Content starts

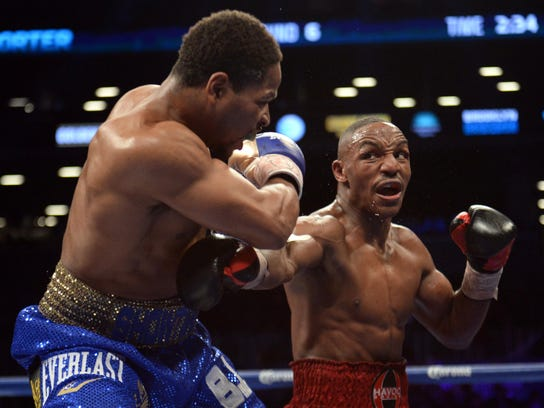 Dec 7, 2013; Brooklyn, NY, USA; Devon Alexander (black trunks) and Shawn Porter (blue trunks) box during their IBF Welterweight Title bout at Barclays Center. Mandatory Credit: Joe Camporeale-USA TODAY Sports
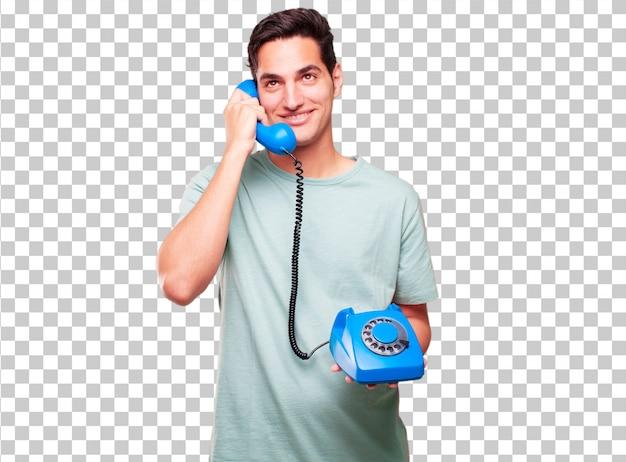 Giovane uomo abbronzato bello con un telefono vintage
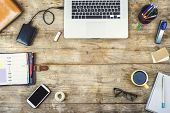 stock photo of hard-on  - Mix of office supplies and gadgets on a wooden desk background - JPG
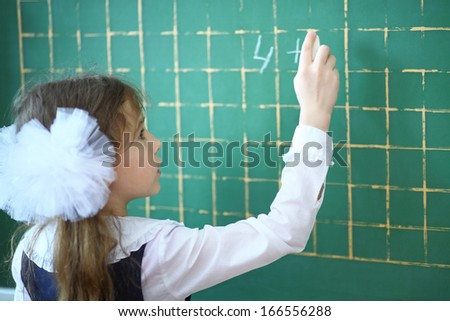 Pupil writing an example on a school chalkboard - stock photo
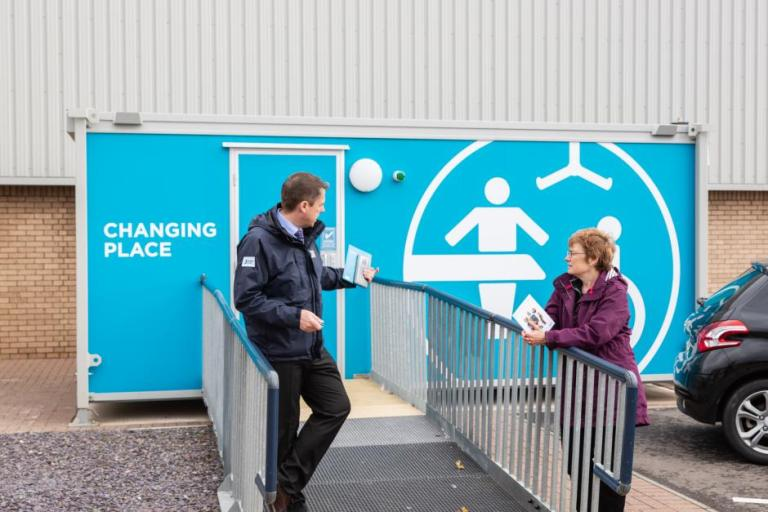 Picture of Liam Smith with Sarah Boyack at the Changing Places facility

Content ends

> [What you have to do]
The data above must be reproduced exactly, without any of its pictures.

> [Written solution]
 Dec 7, 2013; Brooklyn, NY, USA; Devon Alexander (black trunks) and Shawn Porter (blue trunks) box during their IBF Welterweight Title bout at Barclays Center. Mandatory Credit: Joe Camporeale-USA TODAY Sports
 Giovane uomo abbronzato bello con un telefono vintage
 stock photo of hard-on  - Mix of office supplies and gadgets on a wooden desk background - JPG
 Pupil writing an example on a school chalkboard - stock photo
 Picture of Liam Smith with Sarah Boyack at the Changing Places facility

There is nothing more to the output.